### PROVIDED PASSAGE
BEGIN

Roving security to guard rural health-care facilities

Mobile “roving” guards will soon be responsible for health-care facility security in rural Central Alberta.

Mobile “roving” guards will soon be responsible for health-care facility security in rural Central Alberta.

Innisfail, Lacombe, Olds, Rimbey, Stettler, Sundre and Drumheller are among the sites to lose onsite security. Currently, there are one or two full-time-equivalent security guards working night shifts in each of these locations.

“Rural areas will be covered by a roving security guard, which if there’s an incident going down, and the guy is 50 miles away, that doesn’t do much good for anyone,” said Guy Smith, president of the Alberta Union of Provincial Employees.

“So the directive is to contact the local RCMP detachment, but again, those guys can be busy as well. So it could jeopardize the safety and well-being of folks in a health facility.”

The AUPE is opposing this aspect of the consolidation of Alberta Health Services protective services, set for an April 1 rollout.

END

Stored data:
BEGIN

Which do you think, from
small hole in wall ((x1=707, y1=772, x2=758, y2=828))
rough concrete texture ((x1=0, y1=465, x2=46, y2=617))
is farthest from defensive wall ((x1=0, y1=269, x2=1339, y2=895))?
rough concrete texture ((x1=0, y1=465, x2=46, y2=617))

END
BEGIN

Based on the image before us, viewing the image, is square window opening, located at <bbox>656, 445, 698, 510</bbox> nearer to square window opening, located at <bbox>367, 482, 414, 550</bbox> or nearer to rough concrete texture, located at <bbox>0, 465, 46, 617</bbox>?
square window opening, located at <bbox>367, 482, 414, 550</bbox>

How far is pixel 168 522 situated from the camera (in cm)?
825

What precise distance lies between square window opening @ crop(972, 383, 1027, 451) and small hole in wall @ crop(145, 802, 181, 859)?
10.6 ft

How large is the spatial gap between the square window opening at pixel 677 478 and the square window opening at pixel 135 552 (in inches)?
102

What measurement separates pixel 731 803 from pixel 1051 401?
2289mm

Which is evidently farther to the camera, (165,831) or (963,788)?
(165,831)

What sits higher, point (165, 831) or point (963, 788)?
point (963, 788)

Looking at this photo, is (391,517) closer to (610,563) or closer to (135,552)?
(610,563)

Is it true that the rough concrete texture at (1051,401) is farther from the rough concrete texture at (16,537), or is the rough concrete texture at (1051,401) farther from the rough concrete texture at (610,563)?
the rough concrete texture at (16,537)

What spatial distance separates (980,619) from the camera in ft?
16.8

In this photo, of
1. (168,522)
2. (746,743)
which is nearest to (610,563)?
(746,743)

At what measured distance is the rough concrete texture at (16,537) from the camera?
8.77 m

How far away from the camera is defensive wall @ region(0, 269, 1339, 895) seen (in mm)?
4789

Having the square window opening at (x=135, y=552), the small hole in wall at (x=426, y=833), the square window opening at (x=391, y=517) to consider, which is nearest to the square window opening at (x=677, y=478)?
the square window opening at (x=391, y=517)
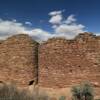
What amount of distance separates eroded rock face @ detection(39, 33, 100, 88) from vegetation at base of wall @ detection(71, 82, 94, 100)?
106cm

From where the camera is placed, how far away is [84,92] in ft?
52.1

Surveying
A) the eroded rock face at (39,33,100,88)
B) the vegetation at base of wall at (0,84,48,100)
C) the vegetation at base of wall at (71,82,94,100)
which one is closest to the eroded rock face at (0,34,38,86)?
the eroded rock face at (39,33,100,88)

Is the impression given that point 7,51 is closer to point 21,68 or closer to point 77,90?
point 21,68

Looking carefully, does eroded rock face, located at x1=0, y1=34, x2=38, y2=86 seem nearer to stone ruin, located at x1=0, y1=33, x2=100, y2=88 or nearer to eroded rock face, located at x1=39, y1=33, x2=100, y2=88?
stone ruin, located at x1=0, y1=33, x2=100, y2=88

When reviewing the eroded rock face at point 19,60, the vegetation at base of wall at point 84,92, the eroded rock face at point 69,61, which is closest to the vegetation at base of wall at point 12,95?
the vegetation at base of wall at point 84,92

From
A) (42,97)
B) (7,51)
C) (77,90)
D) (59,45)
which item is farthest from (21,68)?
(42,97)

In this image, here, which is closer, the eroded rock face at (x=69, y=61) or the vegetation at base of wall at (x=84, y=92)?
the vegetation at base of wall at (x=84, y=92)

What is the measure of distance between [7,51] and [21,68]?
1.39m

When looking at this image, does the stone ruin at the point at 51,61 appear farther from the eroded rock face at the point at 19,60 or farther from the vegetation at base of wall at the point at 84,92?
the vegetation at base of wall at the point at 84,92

END

### TASK STATEMENT
Set down the stretch of the article on roving security from "Innisfail, Lacombe, Olds, Rimbey, Stettler, Sundre" through "of these locations.", keeping every word as it appears.

### EXERCISE OUTPUT
Innisfail, Lacombe, Olds, Rimbey, Stettler, Sundre and Drumheller are among the sites to lose onsite security. Currently, there are one or two full-time-equivalent security guards working night shifts in each of these locations.